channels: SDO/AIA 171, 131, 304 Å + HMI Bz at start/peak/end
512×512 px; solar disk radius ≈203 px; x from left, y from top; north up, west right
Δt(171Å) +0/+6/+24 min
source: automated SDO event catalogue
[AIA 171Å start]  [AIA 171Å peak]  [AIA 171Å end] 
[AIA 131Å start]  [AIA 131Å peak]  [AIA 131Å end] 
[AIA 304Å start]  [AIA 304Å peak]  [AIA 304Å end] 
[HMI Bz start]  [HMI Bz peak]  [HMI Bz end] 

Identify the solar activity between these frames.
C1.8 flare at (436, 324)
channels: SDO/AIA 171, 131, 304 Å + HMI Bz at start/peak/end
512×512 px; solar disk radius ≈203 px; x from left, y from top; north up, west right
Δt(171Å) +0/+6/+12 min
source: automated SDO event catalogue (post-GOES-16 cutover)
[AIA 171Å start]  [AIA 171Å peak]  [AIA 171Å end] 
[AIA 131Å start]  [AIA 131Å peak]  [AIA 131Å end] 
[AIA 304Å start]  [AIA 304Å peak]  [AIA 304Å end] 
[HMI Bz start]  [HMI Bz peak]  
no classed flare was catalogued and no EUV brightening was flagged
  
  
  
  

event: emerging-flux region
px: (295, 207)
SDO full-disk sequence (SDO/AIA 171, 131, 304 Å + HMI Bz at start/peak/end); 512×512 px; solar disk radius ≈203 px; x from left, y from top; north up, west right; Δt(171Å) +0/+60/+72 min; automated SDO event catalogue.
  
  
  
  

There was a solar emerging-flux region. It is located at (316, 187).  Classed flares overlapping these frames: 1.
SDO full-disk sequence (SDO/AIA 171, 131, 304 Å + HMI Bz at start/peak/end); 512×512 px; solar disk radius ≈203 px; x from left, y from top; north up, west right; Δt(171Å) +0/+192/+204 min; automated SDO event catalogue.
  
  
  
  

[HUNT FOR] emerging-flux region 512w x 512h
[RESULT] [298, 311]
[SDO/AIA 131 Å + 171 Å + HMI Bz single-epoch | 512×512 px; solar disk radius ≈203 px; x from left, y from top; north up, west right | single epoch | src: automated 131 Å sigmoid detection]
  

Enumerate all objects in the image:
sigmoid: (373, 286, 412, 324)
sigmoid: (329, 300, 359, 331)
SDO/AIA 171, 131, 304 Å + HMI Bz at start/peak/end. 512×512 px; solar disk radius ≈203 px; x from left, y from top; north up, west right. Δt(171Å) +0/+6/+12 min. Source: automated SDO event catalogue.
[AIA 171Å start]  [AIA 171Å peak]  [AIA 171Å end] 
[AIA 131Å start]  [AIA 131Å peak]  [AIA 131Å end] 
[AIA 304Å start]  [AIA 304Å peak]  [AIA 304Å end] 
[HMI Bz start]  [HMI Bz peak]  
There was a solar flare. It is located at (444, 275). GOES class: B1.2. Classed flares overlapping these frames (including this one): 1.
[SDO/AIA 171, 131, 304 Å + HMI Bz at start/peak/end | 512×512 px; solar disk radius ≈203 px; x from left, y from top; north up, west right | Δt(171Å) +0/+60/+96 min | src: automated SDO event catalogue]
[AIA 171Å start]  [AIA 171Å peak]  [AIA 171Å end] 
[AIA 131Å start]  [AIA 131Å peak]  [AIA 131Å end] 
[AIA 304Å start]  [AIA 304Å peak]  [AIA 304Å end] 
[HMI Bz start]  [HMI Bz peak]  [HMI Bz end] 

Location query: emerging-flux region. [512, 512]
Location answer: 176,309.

*PROBLEM DETAILS:* Count how many lines in the listing contain the string "full". Only that number should be given.

*REPLY TO THE EXERCISE:* 2